■ Activity
Please continue the article below about oral health care in care homes, starting after its last sentence.

=== Page extract ===

The health watchdog also wants to see healthcare professionals, including community nurses, GPs and dentists, to work together to “elevate the importance” of oral health in care homes.
The call comes in a new report, titled Smiling Matters, in which the CQC highlighted that it found that, out of 100 inspections across care homes, 52% had no policy to promote and protect people’s oral health and 47% did not provide any staff training in this area.
“Oral health has a huge impact on our quality of life and we need professionals across a number of sectors to make changes”
In addition, 73% of residents’ care plans reviewed by the CQC were only partly covered or failed to cover oral health at all. Inspectors noted that homes looking after people with dementia were the most likely to have no plan in place.
Meanwhile, 17% of care homes reported they did not assess people’s oral health on admission.
The regulator also found that 10% of care homes stated they had no way of accessing emergency dental treatment for residents, while 34% said they had no or limited access to out-of-hours services.
The CQC said its report revealed that three years on from the publication of National Institute for Health and Care Excellence guidance on oral health care in homes, steps were often not being taken to ensure that residents get the care that they need to ensure they are pain-free and that their dignity is respected.
“The changes needed can only happen with the efforts of all parts of the health and care system coming together”
In the wake of its findings, the CQC has recommended mandatory staff training in oral care, oral health check-ups for all residents upon admission and better signposting to local dental services.
Under the recommendations for staff training, the health watchdog added that local social care commissioners should introduce the need for oral health training, as part of their assessment frameworks, and that all care home staff should be routinely trained in the basics of daily mouth care.
The regulator is also calling for a cross-sector approach to tackle the concerns about oral health raised in the report.
The CQC recommended for the setting up of a multi-agency group tasked with raising awareness among people living in care homes, their families and carers of the importance of day-to-day dental hygiene and the need for routine check-ups.
It wants care home managers to recognise the significance of oral health and the need for professionals, including community nurses, to work together.
Chief inspector for adult social care at the CQC, Kate Terroni, said: “Oral health has a huge impact on our quality of life and we need professionals across a number of sectors to make changes to ensure it is given the priority it needs in care home settings.

=== Data ===

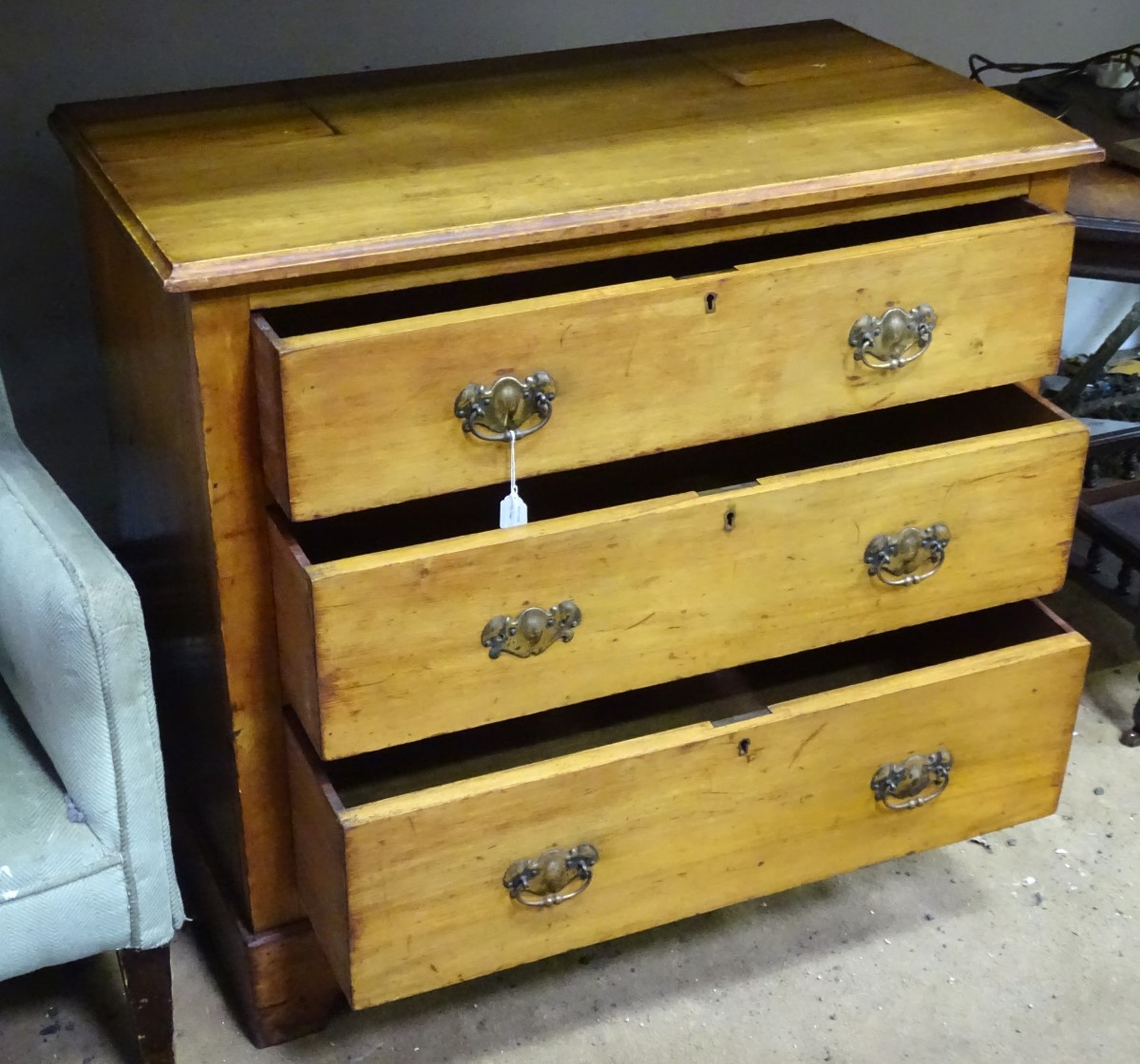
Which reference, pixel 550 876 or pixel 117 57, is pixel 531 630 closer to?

===

■ Exercise response
“Oral health cannot be treated as an afterthought,” she said. “It can make the difference between someone who is free from pain, enjoys eating and is able to confidently express themselves through talking and smiling – and someone who is in pain, unable to enjoy their food and who covers their mouth with their hand when they smile because of their poor oral hygiene but unable to address it themselves.”
“Care home managers must recognise the significance of oral health – and professionals including GPs, dentists, dental hygienists and community nurses need to work together to elevate the importance of oral health in care homes and to prioritise this as part of their work,” she added.
“The changes needed can only happen with the efforts of all parts of the health and care system coming together, supporting people who use services, their families and carers to be aware of the importance of oral care,” said Ms Terroni.
“By working in partnership, we can make a positive impact on the quality of life of people living in care homes,” she said.
“From the report, it’s shocking that nearly half of care home staff haven’t had any training in oral healthcare”
Director of policy and campaigns at Alzheimer’s Society, Sally Copley, said: “Mouth pain can have a huge impact on people with dementia, and can lead people to stop eating completely.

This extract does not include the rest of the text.